Spatial question entries:
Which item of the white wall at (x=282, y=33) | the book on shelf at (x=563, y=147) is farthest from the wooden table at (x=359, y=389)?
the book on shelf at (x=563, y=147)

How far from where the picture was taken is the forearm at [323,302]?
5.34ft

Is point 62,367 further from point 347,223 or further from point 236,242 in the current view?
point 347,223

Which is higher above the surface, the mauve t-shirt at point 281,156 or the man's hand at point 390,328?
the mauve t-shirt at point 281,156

TASK INSTRUCTIONS: Print every one of the records above again, word for word and in the same order.

ANSWER FOR THIS EXERCISE:
Which item of the white wall at (x=282, y=33) | the book on shelf at (x=563, y=147) is farthest from the wooden table at (x=359, y=389)?
the book on shelf at (x=563, y=147)

How far from where the picture was taken is the forearm at [323,302]?
5.34ft

Is point 62,367 further from point 347,223 or further from point 236,242 in the current view?
point 347,223

Which is higher above the surface, the mauve t-shirt at point 281,156 or the man's hand at point 390,328?
the mauve t-shirt at point 281,156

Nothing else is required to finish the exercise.